## Data shown
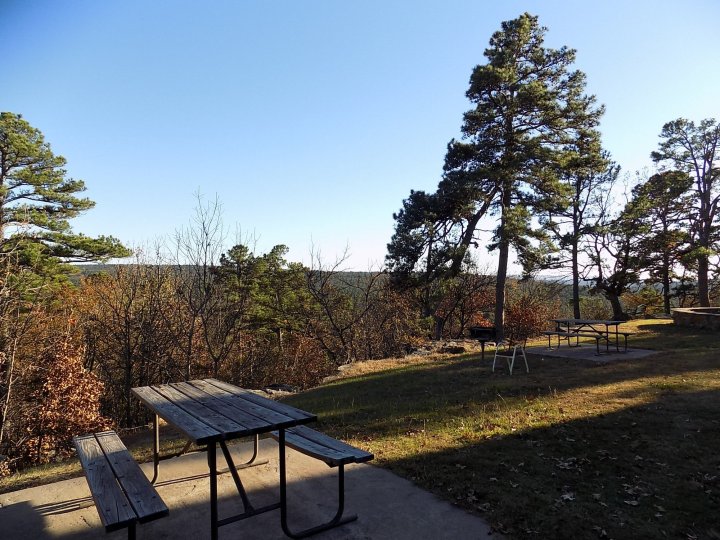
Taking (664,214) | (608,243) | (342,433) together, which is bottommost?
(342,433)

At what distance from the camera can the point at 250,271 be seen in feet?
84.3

==

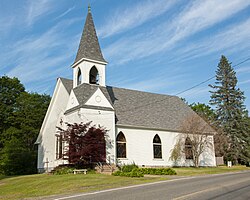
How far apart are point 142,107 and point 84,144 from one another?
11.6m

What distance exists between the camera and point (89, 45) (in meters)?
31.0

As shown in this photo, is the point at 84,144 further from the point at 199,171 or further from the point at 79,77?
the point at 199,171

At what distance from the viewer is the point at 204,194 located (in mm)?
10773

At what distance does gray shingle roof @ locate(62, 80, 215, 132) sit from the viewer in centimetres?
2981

* * *

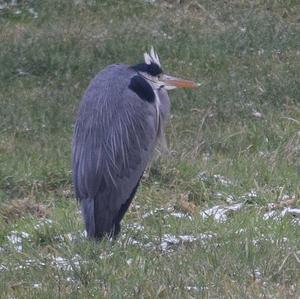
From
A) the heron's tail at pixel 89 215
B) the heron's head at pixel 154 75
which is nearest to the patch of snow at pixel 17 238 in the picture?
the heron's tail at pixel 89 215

## Exercise details
How many lines in the entries above contain the word "distance", with case counting? Reply with the number alone.

## Complete answer
4